* _PASSAGE CITÉ_
Istiqlal et PJD, même combat. Le doute n’est plus permis et tous les discours sur l’instrumentalisation de la religion (et donc de la morale), condamnée dans les seuls salons feutrés par un parti de l’Istiqlal rassurant, sont désormais caducs. Sur le terrain de la morale et de la conduite «vertueuse», le parti du Premier ministre sortant est tout à fait disposé à prêter main forte aux islamistes du Parti justice et développement. C’est un billet publié lundi 12 décembre à la «Une» d’Al Alam, le quotidien porte-parole de la formation politique d’Abbas El Fassi qui vient le confirmer en signant les gages de bonne volonté et conduite d’un Istiqlal plus que jamais appartenant à la famille salafiste.

* _DONNÉES ENREGISTRÉES_
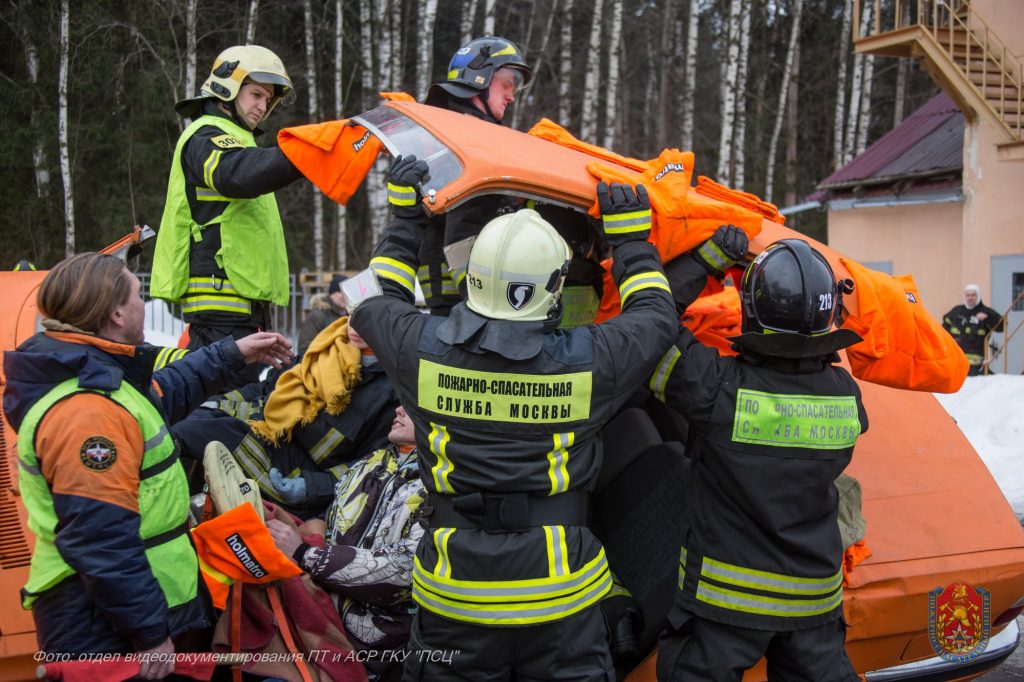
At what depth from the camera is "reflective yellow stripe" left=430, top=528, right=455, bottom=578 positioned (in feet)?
8.50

* _TRAVAIL À FAIRE_
Recopiez fidèlement la partie de l'extrait sur l'Istiqlal et le PJD comprise entre « Istiqlal et PJD, même » et « la famille salafiste. », bornes incluses.

* _RÉSULTAT ATTENDU_
Istiqlal et PJD, même combat. Le doute n’est plus permis et tous les discours sur l’instrumentalisation de la religion (et donc de la morale), condamnée dans les seuls salons feutrés par un parti de l’Istiqlal rassurant, sont désormais caducs. Sur le terrain de la morale et de la conduite «vertueuse», le parti du Premier ministre sortant est tout à fait disposé à prêter main forte aux islamistes du Parti justice et développement. C’est un billet publié lundi 12 décembre à la «Une» d’Al Alam, le quotidien porte-parole de la formation politique d’Abbas El Fassi qui vient le confirmer en signant les gages de bonne volonté et conduite d’un Istiqlal plus que jamais appartenant à la famille salafiste.